My friendship with Cory also sparked a lifelong closeness between me and the African-American community. I became the first-ever white morning radio host on America’s legacy black radio station, WWRL in New York City. I took the Rev. Al Sharpton to Israel to alleviate the enmity between him and the Jewish community, I was the driving force behind an effort to have 600 evacuees from Hurricane Katrina find permanent homes in Utah where they have been moved only temporarily, and I preached at the Martin Luther King chapel at Morehouse College at a conference with Coretta Scott King. And as part of my current run for Congress in New Jersey, I travelled to Rwanda to highlight the 1994 genocide and help combat efforts to deny it. The Rwandan government invited me to meet President Paul Kagame in New York last week and I hosted a reception for Foreign Minister Louise Mushikiwabo with American Jewish leaders.
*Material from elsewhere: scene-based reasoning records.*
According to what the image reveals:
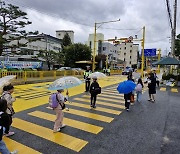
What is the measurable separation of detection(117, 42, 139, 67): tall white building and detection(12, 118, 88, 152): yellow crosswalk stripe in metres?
84.0

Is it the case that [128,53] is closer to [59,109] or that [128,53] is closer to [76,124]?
[76,124]

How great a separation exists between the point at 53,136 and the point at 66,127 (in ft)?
2.57

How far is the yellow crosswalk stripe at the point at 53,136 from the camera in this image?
478 centimetres

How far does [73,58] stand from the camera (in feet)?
140

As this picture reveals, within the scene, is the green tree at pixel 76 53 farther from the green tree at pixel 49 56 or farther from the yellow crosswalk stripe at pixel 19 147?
the yellow crosswalk stripe at pixel 19 147

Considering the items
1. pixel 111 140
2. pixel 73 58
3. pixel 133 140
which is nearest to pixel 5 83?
→ pixel 111 140

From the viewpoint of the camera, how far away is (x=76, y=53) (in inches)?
1656

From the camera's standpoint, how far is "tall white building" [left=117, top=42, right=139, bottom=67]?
87.8m

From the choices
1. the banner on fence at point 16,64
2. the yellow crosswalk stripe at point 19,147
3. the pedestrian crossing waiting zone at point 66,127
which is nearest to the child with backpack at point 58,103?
the pedestrian crossing waiting zone at point 66,127

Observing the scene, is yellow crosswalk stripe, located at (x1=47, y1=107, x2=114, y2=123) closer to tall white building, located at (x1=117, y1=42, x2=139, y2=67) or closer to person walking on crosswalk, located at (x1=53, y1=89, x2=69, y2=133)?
person walking on crosswalk, located at (x1=53, y1=89, x2=69, y2=133)

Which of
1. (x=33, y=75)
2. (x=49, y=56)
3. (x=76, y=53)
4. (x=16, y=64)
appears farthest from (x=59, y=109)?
(x=76, y=53)

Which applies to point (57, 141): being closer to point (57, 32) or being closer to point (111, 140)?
point (111, 140)

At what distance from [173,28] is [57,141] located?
21.0 metres

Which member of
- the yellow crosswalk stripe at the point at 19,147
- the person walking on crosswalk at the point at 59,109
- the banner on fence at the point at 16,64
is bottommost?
the yellow crosswalk stripe at the point at 19,147
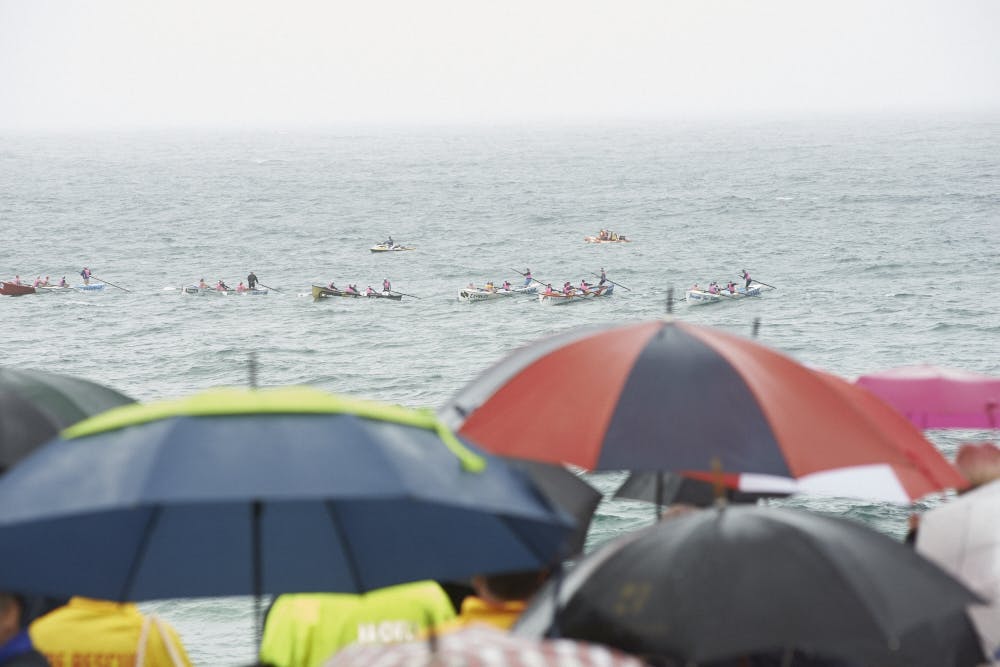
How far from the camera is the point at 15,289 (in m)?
70.1

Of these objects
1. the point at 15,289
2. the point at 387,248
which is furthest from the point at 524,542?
the point at 387,248

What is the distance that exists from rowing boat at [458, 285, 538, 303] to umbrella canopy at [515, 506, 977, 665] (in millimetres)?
60544

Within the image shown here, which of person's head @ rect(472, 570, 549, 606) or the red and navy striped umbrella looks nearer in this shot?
person's head @ rect(472, 570, 549, 606)

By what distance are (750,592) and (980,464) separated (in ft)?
8.84

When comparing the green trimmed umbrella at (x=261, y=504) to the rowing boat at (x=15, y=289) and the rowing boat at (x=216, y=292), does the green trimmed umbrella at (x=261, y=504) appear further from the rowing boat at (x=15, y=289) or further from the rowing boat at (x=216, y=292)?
the rowing boat at (x=15, y=289)

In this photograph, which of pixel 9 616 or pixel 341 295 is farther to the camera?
pixel 341 295

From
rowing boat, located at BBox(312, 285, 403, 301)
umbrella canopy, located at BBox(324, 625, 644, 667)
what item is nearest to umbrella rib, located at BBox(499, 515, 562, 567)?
umbrella canopy, located at BBox(324, 625, 644, 667)

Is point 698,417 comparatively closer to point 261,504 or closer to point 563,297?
point 261,504

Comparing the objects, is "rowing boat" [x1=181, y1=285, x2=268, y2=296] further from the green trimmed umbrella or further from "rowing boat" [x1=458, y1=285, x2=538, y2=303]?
the green trimmed umbrella

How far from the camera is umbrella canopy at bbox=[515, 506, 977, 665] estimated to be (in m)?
4.37

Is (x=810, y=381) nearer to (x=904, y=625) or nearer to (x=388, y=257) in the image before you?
(x=904, y=625)

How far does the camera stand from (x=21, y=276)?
80625mm

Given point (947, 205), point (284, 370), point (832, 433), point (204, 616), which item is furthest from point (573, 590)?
point (947, 205)

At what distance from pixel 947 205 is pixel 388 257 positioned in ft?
154
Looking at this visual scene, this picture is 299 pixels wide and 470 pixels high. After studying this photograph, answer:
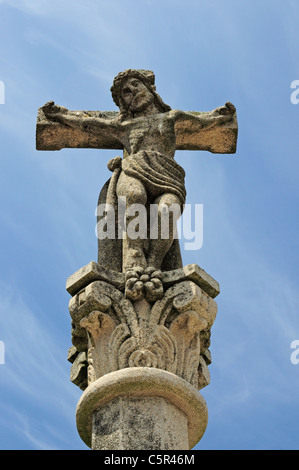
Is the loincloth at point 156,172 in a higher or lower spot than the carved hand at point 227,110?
lower

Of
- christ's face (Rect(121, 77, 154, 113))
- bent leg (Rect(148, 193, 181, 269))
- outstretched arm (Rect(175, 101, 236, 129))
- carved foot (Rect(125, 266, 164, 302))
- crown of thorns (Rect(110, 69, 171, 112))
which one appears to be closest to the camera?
carved foot (Rect(125, 266, 164, 302))

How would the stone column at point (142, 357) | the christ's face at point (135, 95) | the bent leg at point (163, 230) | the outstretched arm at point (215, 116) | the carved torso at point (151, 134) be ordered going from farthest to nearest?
the outstretched arm at point (215, 116)
the christ's face at point (135, 95)
the carved torso at point (151, 134)
the bent leg at point (163, 230)
the stone column at point (142, 357)

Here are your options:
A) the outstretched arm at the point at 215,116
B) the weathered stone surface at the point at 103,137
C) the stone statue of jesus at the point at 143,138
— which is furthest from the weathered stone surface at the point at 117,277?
the outstretched arm at the point at 215,116

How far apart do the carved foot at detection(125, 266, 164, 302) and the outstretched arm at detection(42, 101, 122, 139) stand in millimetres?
2539

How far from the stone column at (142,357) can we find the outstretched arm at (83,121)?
2.50 meters

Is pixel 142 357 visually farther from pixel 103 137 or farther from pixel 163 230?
pixel 103 137

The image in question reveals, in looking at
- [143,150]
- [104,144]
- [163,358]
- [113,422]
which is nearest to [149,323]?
[163,358]

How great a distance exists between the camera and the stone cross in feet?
30.2

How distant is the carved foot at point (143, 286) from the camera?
32.2 ft

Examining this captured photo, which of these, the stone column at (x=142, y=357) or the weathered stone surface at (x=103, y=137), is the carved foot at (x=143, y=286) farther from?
the weathered stone surface at (x=103, y=137)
There are those who believe that the black and Jewish communities share a common history of persecution. But being among the world’s foremost victims is not the basis of our bond. The relationship between blacks and Jews is built on shared faith rather than shared oppression, common destiny rather than common history, shared values rather than shared interests, and a mutual commitment to social justice rather than a mutual alienation from the mainstream.

I thank God for a friendship that has endured for two decades and the enrichment it has brought to us and our respective communities.